# Best Holster for USP



## MidwestBrew (Apr 20, 2009)

Alright I'm in a pickle...as I mentioned before in a previous thread I just recently purchased my first hand gun, a USP 9mm. However I cannot seem to find a Blackhawk Serpa holster for it. They have them for the USP Compact, but not the full size...What gives?

I'm looking for a right-handed belt holster, not something I'd necessarily carry with, just something to hold the gun when I'm at the range. Suggestions?


----------



## literaltrance (Dec 24, 2008)

MidwestBrew said:


> Alright I'm in a pickle...as I mentioned before in a previous thread I just recently purchased my first hand gun, a USP 9mm. However I cannot seem to find a Blackhawk Serpa holster for it. They have them for the USP Compact, but not the full size...What gives?
> 
> I'm looking for a right-handed belt holster, not something I'd necessarily carry with, just something to hold the gun when I'm at the range. Suggestions?

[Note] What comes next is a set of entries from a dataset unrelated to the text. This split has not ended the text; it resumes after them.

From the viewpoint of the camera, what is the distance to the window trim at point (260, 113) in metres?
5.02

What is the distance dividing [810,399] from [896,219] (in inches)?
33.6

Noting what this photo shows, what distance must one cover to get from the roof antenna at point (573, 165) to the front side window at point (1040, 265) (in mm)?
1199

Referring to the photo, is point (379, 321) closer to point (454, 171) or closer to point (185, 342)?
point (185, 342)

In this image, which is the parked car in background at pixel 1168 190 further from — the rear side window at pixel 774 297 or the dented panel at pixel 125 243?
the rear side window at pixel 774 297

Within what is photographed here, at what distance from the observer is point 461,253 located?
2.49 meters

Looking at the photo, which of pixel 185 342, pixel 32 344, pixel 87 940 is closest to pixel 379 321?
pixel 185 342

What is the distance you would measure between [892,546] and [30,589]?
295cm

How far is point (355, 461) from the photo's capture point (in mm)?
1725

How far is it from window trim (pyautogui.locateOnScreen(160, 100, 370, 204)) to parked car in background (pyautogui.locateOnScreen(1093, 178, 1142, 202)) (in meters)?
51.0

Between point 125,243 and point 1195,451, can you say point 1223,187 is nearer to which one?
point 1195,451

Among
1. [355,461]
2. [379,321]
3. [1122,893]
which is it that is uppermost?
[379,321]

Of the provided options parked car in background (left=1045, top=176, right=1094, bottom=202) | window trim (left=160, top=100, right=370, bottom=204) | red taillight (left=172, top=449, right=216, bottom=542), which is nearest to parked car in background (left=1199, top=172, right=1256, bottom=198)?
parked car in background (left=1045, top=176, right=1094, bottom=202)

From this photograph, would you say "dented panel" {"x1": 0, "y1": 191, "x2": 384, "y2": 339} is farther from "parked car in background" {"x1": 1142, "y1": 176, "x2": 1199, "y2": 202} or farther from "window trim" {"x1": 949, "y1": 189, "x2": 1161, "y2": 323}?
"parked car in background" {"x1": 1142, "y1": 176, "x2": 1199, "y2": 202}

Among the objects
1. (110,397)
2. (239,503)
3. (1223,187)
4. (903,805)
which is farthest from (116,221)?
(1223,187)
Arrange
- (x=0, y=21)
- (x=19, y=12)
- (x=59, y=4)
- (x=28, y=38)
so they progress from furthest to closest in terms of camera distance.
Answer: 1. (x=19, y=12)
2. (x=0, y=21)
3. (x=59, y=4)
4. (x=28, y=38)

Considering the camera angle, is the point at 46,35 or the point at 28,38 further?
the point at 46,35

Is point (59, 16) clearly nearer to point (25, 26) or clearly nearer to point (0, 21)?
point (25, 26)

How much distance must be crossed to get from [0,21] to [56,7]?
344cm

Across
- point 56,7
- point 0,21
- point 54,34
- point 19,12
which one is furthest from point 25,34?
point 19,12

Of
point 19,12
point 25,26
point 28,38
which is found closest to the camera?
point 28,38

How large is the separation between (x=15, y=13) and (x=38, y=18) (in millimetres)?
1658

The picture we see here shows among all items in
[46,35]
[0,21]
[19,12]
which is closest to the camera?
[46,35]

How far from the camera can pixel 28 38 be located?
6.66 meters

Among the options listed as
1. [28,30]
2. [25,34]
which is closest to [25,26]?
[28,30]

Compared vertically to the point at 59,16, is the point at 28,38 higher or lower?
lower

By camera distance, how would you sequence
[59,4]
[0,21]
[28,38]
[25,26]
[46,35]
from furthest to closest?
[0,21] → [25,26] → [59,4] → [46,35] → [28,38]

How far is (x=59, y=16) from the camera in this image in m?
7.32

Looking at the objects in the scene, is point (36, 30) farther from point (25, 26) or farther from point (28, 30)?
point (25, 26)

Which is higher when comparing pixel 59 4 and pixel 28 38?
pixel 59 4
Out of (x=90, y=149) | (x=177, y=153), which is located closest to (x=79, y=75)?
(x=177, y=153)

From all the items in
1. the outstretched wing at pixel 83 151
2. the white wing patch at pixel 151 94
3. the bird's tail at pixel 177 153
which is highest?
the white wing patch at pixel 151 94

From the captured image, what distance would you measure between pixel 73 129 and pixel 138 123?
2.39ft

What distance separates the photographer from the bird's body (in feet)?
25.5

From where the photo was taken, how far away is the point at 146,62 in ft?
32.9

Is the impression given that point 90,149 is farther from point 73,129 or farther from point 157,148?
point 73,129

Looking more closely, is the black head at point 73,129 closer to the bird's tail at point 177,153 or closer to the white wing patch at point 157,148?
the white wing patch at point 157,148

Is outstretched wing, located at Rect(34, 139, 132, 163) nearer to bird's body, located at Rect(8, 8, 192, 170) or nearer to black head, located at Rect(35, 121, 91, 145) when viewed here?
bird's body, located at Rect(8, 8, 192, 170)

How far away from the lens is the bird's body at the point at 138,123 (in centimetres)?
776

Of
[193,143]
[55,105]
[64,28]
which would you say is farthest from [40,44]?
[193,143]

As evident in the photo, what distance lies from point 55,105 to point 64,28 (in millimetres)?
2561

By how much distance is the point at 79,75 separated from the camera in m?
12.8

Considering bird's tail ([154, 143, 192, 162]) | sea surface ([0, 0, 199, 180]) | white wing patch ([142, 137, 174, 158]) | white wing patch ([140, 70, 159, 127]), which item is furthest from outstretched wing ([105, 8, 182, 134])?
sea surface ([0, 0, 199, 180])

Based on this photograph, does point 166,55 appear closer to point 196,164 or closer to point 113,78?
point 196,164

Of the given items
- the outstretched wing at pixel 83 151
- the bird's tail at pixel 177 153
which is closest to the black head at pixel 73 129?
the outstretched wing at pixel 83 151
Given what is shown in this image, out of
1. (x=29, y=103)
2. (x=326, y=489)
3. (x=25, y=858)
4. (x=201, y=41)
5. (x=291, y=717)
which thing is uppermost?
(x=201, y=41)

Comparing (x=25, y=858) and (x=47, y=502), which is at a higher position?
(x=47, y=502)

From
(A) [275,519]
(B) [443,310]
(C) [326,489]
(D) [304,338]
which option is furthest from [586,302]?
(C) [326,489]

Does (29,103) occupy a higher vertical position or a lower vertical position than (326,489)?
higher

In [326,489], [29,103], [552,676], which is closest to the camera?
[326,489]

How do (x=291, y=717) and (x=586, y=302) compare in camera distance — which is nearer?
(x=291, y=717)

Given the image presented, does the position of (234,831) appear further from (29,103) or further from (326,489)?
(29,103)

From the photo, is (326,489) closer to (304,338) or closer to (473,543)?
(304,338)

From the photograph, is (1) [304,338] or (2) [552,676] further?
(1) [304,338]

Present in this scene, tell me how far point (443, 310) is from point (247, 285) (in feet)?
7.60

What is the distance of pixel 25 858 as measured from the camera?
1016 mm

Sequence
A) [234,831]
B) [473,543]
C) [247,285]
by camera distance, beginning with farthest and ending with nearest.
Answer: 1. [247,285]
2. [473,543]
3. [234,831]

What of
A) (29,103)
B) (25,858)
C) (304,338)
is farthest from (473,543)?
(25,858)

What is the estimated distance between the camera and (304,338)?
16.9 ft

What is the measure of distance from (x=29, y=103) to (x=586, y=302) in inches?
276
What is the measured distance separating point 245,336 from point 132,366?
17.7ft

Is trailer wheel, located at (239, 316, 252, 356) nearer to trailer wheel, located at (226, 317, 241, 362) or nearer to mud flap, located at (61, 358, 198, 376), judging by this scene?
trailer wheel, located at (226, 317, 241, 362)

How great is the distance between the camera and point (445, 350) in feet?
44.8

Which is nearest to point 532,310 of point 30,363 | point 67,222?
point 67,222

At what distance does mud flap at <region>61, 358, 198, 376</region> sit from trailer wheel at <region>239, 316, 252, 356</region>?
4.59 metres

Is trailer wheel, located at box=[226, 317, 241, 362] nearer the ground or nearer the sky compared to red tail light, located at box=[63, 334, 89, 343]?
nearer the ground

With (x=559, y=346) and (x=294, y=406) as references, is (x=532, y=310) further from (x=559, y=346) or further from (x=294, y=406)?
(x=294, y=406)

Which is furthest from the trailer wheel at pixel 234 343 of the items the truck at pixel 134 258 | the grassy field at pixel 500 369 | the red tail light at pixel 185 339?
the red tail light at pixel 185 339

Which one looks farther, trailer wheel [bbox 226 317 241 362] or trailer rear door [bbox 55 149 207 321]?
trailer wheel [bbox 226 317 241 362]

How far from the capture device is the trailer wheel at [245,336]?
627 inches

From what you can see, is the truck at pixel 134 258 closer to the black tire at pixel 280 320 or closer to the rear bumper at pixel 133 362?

http://www.donhume.com/index.php?ma...oducts_id=44&zenid=i716bls3dcknarmdk4soc2nmr7

I've got this holster for my USP 45, P2000SK, Sig P229, and S&W 1076. I also have one on order for my "reserved" Sig P220 Carry, although I don't expect the gun to show up for a few....years.... Anyhow, they are top notch and you won't find another leather holster which matches this quality for $48. Expect 8-12 weeks turnaround time on these. Such is the price of quality leather.


----------



## Blkhawk73 (Sep 2, 2006)

I use a Mitch Rosen "5JR" for my USP. Best leather maker I've found yet.


----------



## MidwestBrew (Apr 20, 2009)

Is leather the way to go? Do you need to do anything to maintain it? I was kind of looking for something more tactical like a serpa, but if leather is the real deal then I'll have to look into it


----------



## Tuefelhunden (Nov 20, 2006)

For an economical Kydex option I'd consider taking a look at Fobus Paddle and belt slide models. If it is just for the range or field use one of those would get the job done.


----------



## literaltrance (Dec 24, 2008)

MidwestBrew said:


> Is leather the way to go? Do you need to do anything to maintain it? I was kind of looking for something more tactical like a serpa, but if leather is the real deal then I'll have to look into it


Sorry for the delayed response.

Leather is something I prefer. Kydex is some amazing material but if either kydex or leather runs the risk of rubbing against my skin, I'll choose leather.

Based on your mention of a "range-use" holster, I'd still go with the Don Hume [open top] OWB leather holster, not only for comfort, but for the option of concealed carry if you're willing to wear an untucked shirt.


----------